MUSCLE manual
Problems with BALIBASE
 
For several years, BALIBASE was an influential benchmark set of multiple alignments. Many algorithm developers, myself included, tried to achieve improvements in alignment accuracy on BALIBASE, and emphasized reporting BALIBASE results in the MUSCLE papers. I now believe this was a mistake due to fundamental flaws in BALIBASE. These flaws are discussed in detail in my paper Quality measures for protein alignment benchmarks.
 
Problem   Discussion Example
click image for details
Most proteins in BALIBASE do not have known structure.   Most BALIBASE alignments were obtained by sequence methods. In these cases, comparing MUSCLE to BALIBASE is comparing two different sequence alignment methods. Implicitly, the authors of BALIBASE are claiming that their sequence alignment methods are so much better than methods they are testing that they can be used as a gold standard. I'm not convinced.
 
Many sets are not globally alignable.   Many of the BALIBASE sets contain proteins that are not globally alignable because they contain different domains in different orders. Often, only a single, small domain is common to all proteins in the input set. Most popular methods like CLUSTALW, MUSCLE, T-COFFEE, PROBCONS etc. are global aligners that assume the input sequences differ only by small mutations with no major rearrangements.
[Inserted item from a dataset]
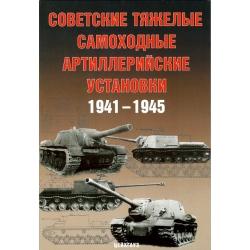 БФ Солянкин А., Павлов И., Павлов М., Желтов И. Советские тяжелые САУ 1941-1945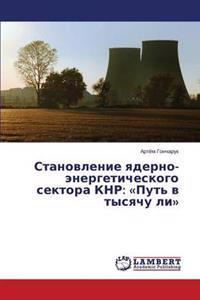 Stanovlenie Yaderno-Energeticheskogo Sektora Knr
This assumption is grossly violated by BALIBASE.
 
Non-homologous regions are aligned   Many sets align regions that are definitively not homologous or structurally similar.
 
Many structural alignments are wrong   Even in regions that have some structural similarity, the BALIBASE alignments have obvious mistakes according to their own alignment criteria, e.g. aligning surface loops to buried core secondary structure.
 
Incorrect core blocks   Core blocks should have unambiguously conserved secondary structure to ensure that structure and sequence alignments agree. In many cases, they do not.